Since its initial release, Google Glass has enjoyed a buffet of mixed reactions. Some Silicon Valley businesses have been less than receptive to having internet-connected cameras on patrons’ faces, but the device enjoys a primarily optimistic reception among healthcare workers and patients.
Creative application of wearable technology has gained traction in healthcare, from providing digital distraction for sick children to helping doctors better do their jobs.
Using Glass, Children’s Memorial Hermann Hospital allows kids unable to leave the hospital do go on virtual trips to the Houston Zoo. The program began last summer and aims to help children with illnesses experience childhood to the fullest.
The technology also has the potential for a more direct impact on patient care, giving doctors instant access to medical records and helpful information.
"Lifesaving work can be done while receiving critical data," said Dr.

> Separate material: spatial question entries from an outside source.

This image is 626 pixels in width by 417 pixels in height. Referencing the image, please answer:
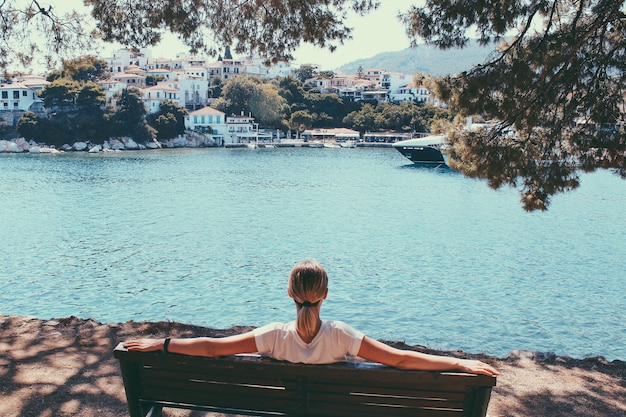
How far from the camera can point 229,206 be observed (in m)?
26.2

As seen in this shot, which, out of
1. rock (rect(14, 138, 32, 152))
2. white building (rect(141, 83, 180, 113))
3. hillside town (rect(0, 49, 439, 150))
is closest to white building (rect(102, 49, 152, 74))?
hillside town (rect(0, 49, 439, 150))

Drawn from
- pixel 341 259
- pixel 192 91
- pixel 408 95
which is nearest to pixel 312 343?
pixel 341 259

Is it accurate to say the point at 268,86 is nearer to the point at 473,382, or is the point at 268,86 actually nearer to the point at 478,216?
the point at 478,216

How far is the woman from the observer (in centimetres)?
200

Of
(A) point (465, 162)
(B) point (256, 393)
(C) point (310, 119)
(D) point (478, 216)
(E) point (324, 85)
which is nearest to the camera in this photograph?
(B) point (256, 393)

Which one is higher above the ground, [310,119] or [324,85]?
[324,85]

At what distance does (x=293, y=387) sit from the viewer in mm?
2217

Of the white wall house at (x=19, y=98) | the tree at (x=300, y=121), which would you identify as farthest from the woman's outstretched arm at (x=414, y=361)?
the tree at (x=300, y=121)

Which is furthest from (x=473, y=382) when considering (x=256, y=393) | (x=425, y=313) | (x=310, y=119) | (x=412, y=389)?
(x=310, y=119)

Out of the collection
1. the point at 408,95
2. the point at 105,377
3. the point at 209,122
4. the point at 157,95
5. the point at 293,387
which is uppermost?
the point at 408,95

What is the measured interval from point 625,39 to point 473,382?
15.6 ft

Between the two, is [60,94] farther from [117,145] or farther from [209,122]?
[209,122]

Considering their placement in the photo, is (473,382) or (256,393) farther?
(256,393)

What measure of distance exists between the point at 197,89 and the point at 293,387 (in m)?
93.5
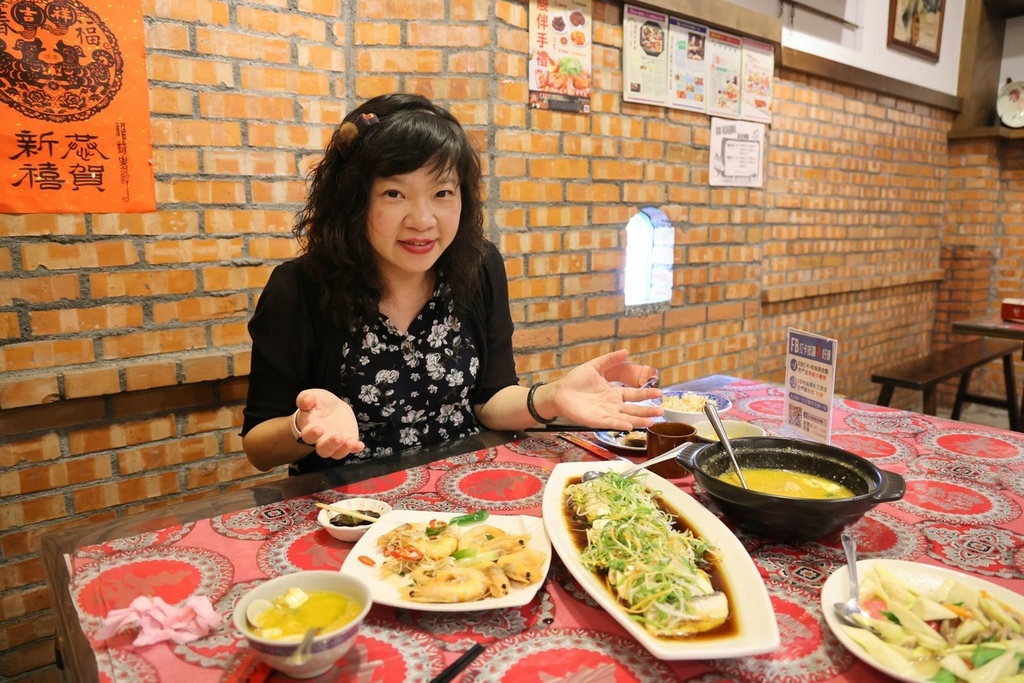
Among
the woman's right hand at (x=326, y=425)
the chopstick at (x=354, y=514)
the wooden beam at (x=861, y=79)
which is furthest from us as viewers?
the wooden beam at (x=861, y=79)

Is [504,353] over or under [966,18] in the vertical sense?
under

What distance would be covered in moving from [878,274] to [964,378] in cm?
95

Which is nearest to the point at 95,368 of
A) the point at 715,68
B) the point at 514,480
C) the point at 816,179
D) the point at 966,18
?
the point at 514,480

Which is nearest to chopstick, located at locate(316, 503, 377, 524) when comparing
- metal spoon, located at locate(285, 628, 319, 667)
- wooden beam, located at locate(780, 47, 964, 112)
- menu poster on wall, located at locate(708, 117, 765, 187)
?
metal spoon, located at locate(285, 628, 319, 667)

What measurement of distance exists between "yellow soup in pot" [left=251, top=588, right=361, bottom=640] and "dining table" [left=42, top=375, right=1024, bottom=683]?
5 cm

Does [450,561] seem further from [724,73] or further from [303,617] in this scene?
[724,73]

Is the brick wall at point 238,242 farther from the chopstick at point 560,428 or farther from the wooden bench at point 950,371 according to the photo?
the wooden bench at point 950,371

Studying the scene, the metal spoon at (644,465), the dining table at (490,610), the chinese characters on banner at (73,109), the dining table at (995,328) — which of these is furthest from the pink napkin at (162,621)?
the dining table at (995,328)

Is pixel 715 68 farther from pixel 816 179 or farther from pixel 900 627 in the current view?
pixel 900 627

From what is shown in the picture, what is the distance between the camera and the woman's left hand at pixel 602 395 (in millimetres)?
1471

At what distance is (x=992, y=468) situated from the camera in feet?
4.60

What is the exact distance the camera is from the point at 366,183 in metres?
1.52

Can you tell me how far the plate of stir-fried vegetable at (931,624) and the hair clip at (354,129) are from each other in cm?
125

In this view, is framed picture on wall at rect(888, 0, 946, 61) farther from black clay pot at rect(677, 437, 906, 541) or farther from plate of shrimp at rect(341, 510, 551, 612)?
plate of shrimp at rect(341, 510, 551, 612)
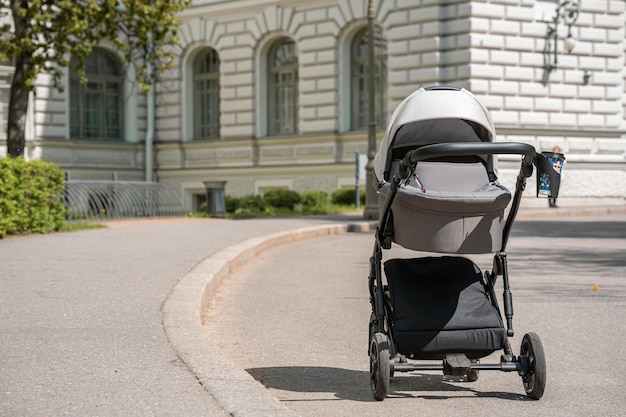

John Halamka, the chief information officer for Beth Israel Deaconess Medical Center.
Doctors at the center no longer need to excuse themselves to leaf through documents or laptop screens; Google Glass can scan QR codes located in various departments to pull up vital data and medical history before entering a patient’s room.
The experimental program has inspired praise from doctors and garnered press for the high-profile hospital. Beth Israel’s Dr. Steven Horng made headlines when he cited Glass’s rapid data retrieval for helping him pinpoint the cause of a patient’s severe brain hemorrhage.
Halamka lauded the hospital’s initiative for its ability to thwart the introduction of gadgets that distract from engagement with the patient.
"Clinicians can focus entirely on the patient – no need to look away at an iPad or laptop," he told MassDevice.com in an email.
As clinicians speak with the patient about their condition, they can analyze new information as they learn it. Since the device is hands-free, there’s little risk of breaking scrub, Halamka added.
Other healthcare professionals have warned that eye contact and engagement while wearing Glass could still pose a problem.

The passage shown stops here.